__TRECHO FORNECIDO__.
★ ★ ★ ★ ★ ★ ★

É claro que alguém poderia argumentar que os motivos que me fizeram fazer determinadas escolhas autônomas são fruto da contingência (que eu escolho o livro x e não o y porque a maioria das mulheres assim o fazem, ou porque é o livro valorizado pela minha classe social, ou porque meu pai gosta do livro e eu tenho complexo de édipo, interprete de acordo com sua corrente filosófica), mas eu prefiro acreditar que não, porque eu, aos meus 17-quase-18 anos já tive tempo suficiente para decidir meus próprios gostos sem interferência direta ou predominante de grupo ou instituição nenhuma.
Também excluí ações básicas do dia-a-dia, de rotina, porque, bem, não sei vocês, mas tudo o que eu faço no dia-a-dia faço ou por obrigação ou com alguma finalidade. Sobra o final de semana. No final de semana (para aqueles que o tem livre), no feriado, nas férias temos nosso momento de liberdade. E isso nos angustia. Liberdade dá angústia!, afinal, o que é o tédio dominical senão angústia devido a ociosidade? Sim, pois liberdade dá medo - quando fazemos tudo automaticamente, é fácil, é indolor, agora quando temos de fazer decisões por nós mesmos, a situação se complica, e sentimos angústia (segundo Kierkegaard, angústia é a vertigem da liberdade). Mas enfim.

O que eu realmente quero dizer é que eu me encontro livre nas coisas pequenas que faço. Ler o final de um livro, e não o começo, só pela graça do ato. Segurar as mãos do meu namorado só pelo prazer de segurar. Sentar do lado de fora de casa e olhar pro céu só por sua beleza. Sentar ao meu piano e tocá-lo só pela felicidade que isso me proporciona. Sentar à frente do computador e escrever... e escrever, e escrever.

Autonomia é um negócio complicado.

domingo, 3 de fevereiro de 2013

medos e expectativas

Como eu sou partidária da ideia de que escrever é organizar o pensamento, este post que escrevo agora é com tal propósito.

Venho tentando definir o que exatamente sinto, agora que o colegial acabou e eu passei na faculdade... na verdade, eu não consigo definir sequer o que senti quando vi "você foi convocada para a 1ª matrícula" na página dos três vestibulares que prestei. É que, entendam, eu não sou a pessoa mais autoconfiante do mundo, na verdade, tendo a desvalorizar muito minhas conquistas, então ter conseguido tudo o que eu queria foi uma experiência muito interessante. Tirei um peso enorme das minhas costas (o medo de não passar e de decepcionar muita, mas MUITA gente). E eu ainda não consegui digerir o fato de que não vou mais precisar decorar fórmulas, nomes de tecidos vegetais, funções de neurotransmissores, saber quais sais precipitam e quais se dissolvem, se um conjunto de equações é possível, impossível ou possível indeterminado, qual o relevo predominante no Brasil, em que ano aconteceu a crise dos mísseis de cuba, qual a origem da relação de suserania e vassalagem, qual o sentido do vetor velocidade em uma chapa eletrizada, qual a direção e o sentido da força resultante... ocupei minha cabeça com tudo isso durante tanto tempo que agora parece estranho eu não precisar mais saber de nada disso. Parece estranha a ideia de que, nos próximos 5 anos, eu vou estudar (com algumas exceções) algo de que gosto. É claro que vou sentir falta de algumas coisas, mas a vida é feita de escolhas.

★ ★ ★ ★ ★ ★ ★

__LISTA DE TAREFAS__.
A) Copie fielmente a parte do trecho que vai de "O que eu realmente" até "com tal propósito.", incluindo ambos os extremos.
B) De acordo com o trecho, como Kierkegaard define a angústia?
Os dados que seguem não são necessários para a realização do trabalho.

__DADOS COLETADOS__.
★ ★ ★ ★ ★ ★ ★

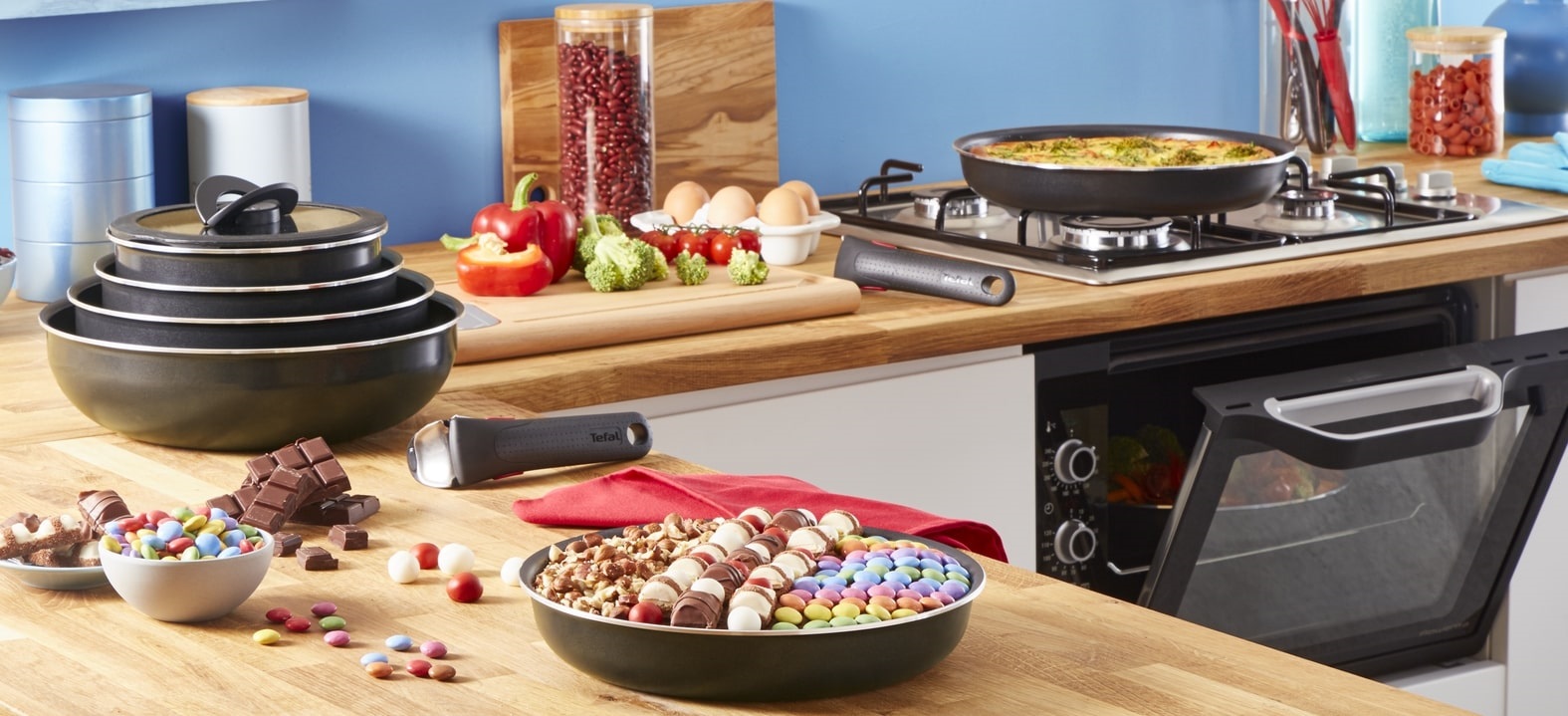 Tefal Ingenio Easy On L1599143 edénykészlet, 10 db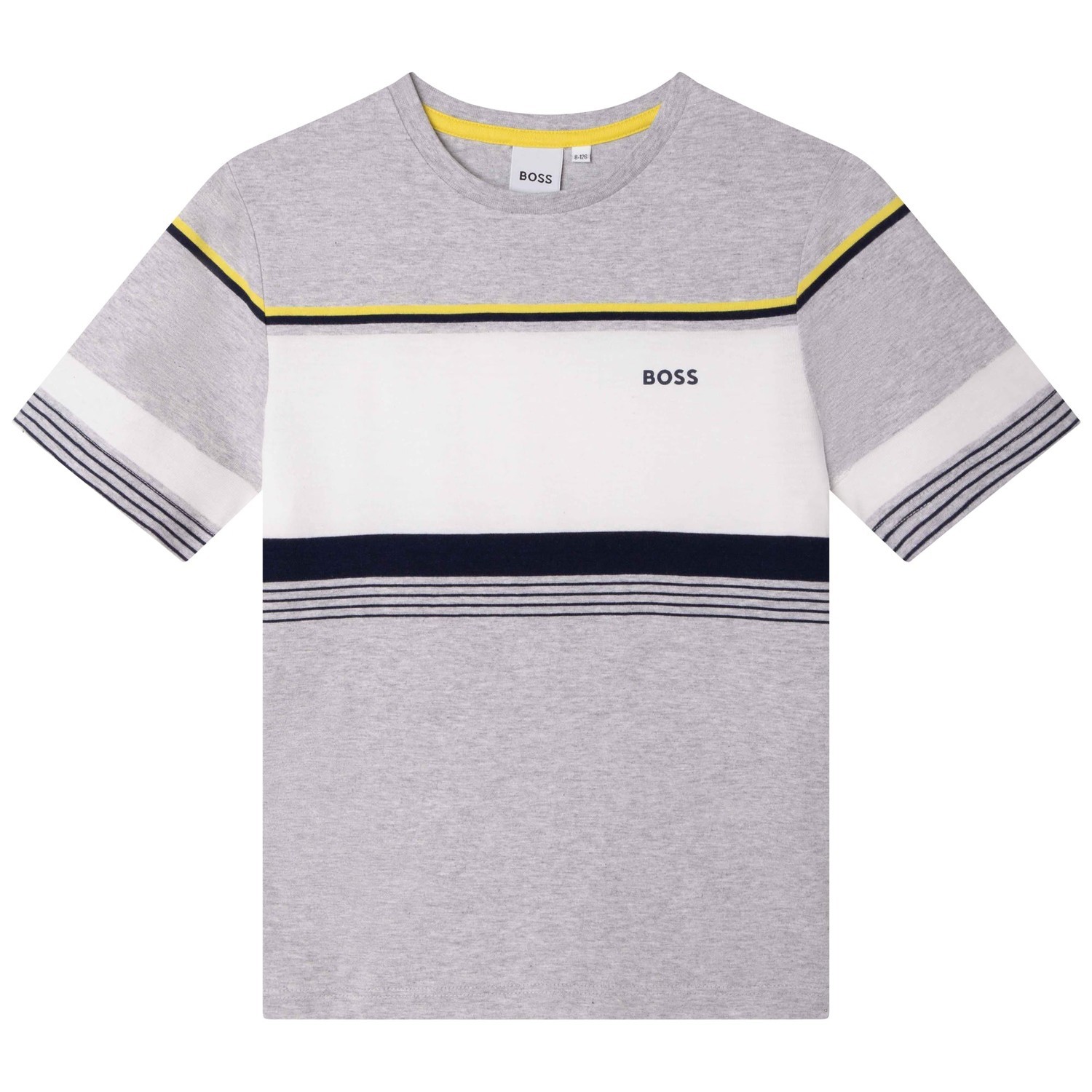 Hugo Boss Boys Chest Logo T Shirt Grey 10Y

★ ★ ★ ★ ★ ★ ★

__RESPOSTAS__.
A)
O que eu realmente quero dizer é que eu me encontro livre nas coisas pequenas que faço. Ler o final de um livro, e não o começo, só pela graça do ato. Segurar as mãos do meu namorado só pelo prazer de segurar. Sentar do lado de fora de casa e olhar pro céu só por sua beleza. Sentar ao meu piano e tocá-lo só pela felicidade que isso me proporciona. Sentar à frente do computador e escrever... e escrever, e escrever.

Autonomia é um negócio complicado.

domingo, 3 de fevereiro de 2013

medos e expectativas

Como eu sou partidária da ideia de que escrever é organizar o pensamento, este post que escrevo agora é com tal propósito.

B) Como a vertigem da liberdade.